É impressionante ver como há empresários que se especializam em burlar as leis de proteção ao consumidor com o único e exclusivo objetivo de auferir lucro, mas uma espécie de lucro exagerado, sem fim. Atualmente, os maiores violadores do sistema são exatamente aqueles que não precisariam faze-lo, pois seus ganhos já são por demais excessivos.
Aliás, no tema de hoje, a questão é antes de tudo moral, já que a violação é mais profunda: atinge a conduta, independentemente de a lei regula-la.
• Abuso exagerado e repetido
Veja isto: nesta última semana, o zelador de um prédio aqui de meu bairro, foi a uma agência bancária solicitar um empréstimo de R$500,00. Pediram-lhe toda a documentação de praxe e ele a levou. Aprovado o empréstimo, trouxeram-lhe o contrato e também outro documento para assinar: tratava-se de um seguro residencial. O zelador, então, disse que nem casa ele tinha, pois morava com sua família no apartamento pertencente ao condomínio.
Não adiantou: o funcionário do banco (parece que um sub-gerente ou coisa assim) disse que para receber o empréstimo ele tinha que fazer o seguro. E, olha, não foi pouca coisa. Para um empréstimo de apenas R$500,00 “enfiaram-lhe pela goela abaixo” (desculpem-me a expressão, mas ela é adequadíssima) R$64,20 ou o equivalente a 12,84% do total emprestado!

Trechos dos dados.
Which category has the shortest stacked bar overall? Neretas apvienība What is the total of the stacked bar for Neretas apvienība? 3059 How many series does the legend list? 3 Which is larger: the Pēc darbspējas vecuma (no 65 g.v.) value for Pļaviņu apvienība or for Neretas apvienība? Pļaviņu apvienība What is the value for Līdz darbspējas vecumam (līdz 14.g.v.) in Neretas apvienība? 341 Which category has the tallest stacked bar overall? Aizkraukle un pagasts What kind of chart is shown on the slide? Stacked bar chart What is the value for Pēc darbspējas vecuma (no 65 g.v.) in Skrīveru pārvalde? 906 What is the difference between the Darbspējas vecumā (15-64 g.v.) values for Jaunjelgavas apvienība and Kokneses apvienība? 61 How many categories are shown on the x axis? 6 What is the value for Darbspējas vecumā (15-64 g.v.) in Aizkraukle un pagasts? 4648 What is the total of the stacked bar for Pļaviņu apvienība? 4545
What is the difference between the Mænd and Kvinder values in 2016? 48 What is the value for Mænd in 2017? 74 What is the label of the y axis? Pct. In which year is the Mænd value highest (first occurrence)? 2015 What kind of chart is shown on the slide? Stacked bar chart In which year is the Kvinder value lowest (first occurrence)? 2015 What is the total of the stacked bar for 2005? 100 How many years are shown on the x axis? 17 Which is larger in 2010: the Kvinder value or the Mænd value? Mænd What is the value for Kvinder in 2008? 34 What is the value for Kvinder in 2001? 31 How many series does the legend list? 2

==

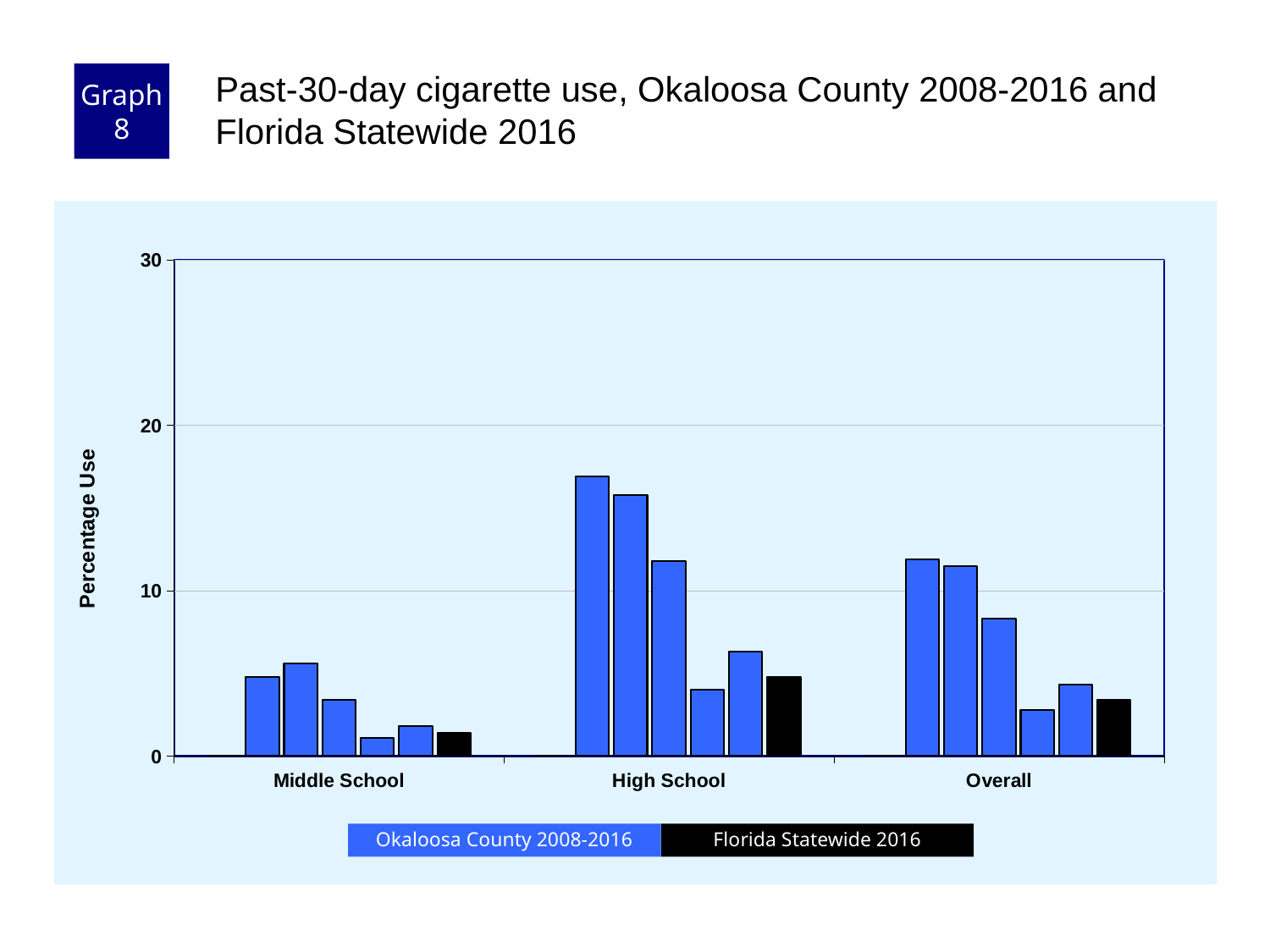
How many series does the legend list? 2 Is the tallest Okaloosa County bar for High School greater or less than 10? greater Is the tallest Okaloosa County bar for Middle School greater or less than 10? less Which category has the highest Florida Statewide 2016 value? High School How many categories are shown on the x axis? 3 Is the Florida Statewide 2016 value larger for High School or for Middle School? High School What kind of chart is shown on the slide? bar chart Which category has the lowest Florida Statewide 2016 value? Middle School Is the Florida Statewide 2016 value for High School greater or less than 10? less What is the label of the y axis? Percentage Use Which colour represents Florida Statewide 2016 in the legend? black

Atividades.
1. Devolva sem alterações a parte do texto sobre abusos contra o consumidor que começa em "Aliás, no tema" e segue até "pertencente ao condomínio.".
2. Prossiga com o texto sobre abusos contra o consumidor a partir do ponto em que ele termina.

Suas respostas escritas.
1.
Aliás, no tema de hoje, a questão é antes de tudo moral, já que a violação é mais profunda: atinge a conduta, independentemente de a lei regula-la.
• Abuso exagerado e repetido
Veja isto: nesta última semana, o zelador de um prédio aqui de meu bairro, foi a uma agência bancária solicitar um empréstimo de R$500,00. Pediram-lhe toda a documentação de praxe e ele a levou. Aprovado o empréstimo, trouxeram-lhe o contrato e também outro documento para assinar: tratava-se de um seguro residencial. O zelador, então, disse que nem casa ele tinha, pois morava com sua família no apartamento pertencente ao condomínio.

2.
Muitas lições poderíamos tirar de simples episódio, tão corriqueiro como, infelizmente, qualquer assalto a mão armada em plena rua de uma cidade grande. Mas, todas elas nos jogam na cara esse lado estranho da condição humana que criou a hipocrisia e mais ainda o cinismo. Lendo-se a apólice de seguro, percebe-se a farsa, a comédia e a tragédia. Nosso zelador-consumidor (assim como qualquer um de nós) vive oprimido pelo abuso que as grandes corporações do capitalismo descontrolado lhe impinge. Ele, morador de um apartamento dentro do condomínio no qual trabalha, acabou fazendo seguro contra “incêndio, queda da raio e explosão” com coberturas contra “vendaval e fumaça” !
E foi obrigado a assinar um documento, do qual se lê: ”declaro que este seguro está sendo adquirido por livre e espontânea vontade, por seu de seu interesse, sem qualquer vinculação com outro e/ou operação disponibilizada pelo banco...”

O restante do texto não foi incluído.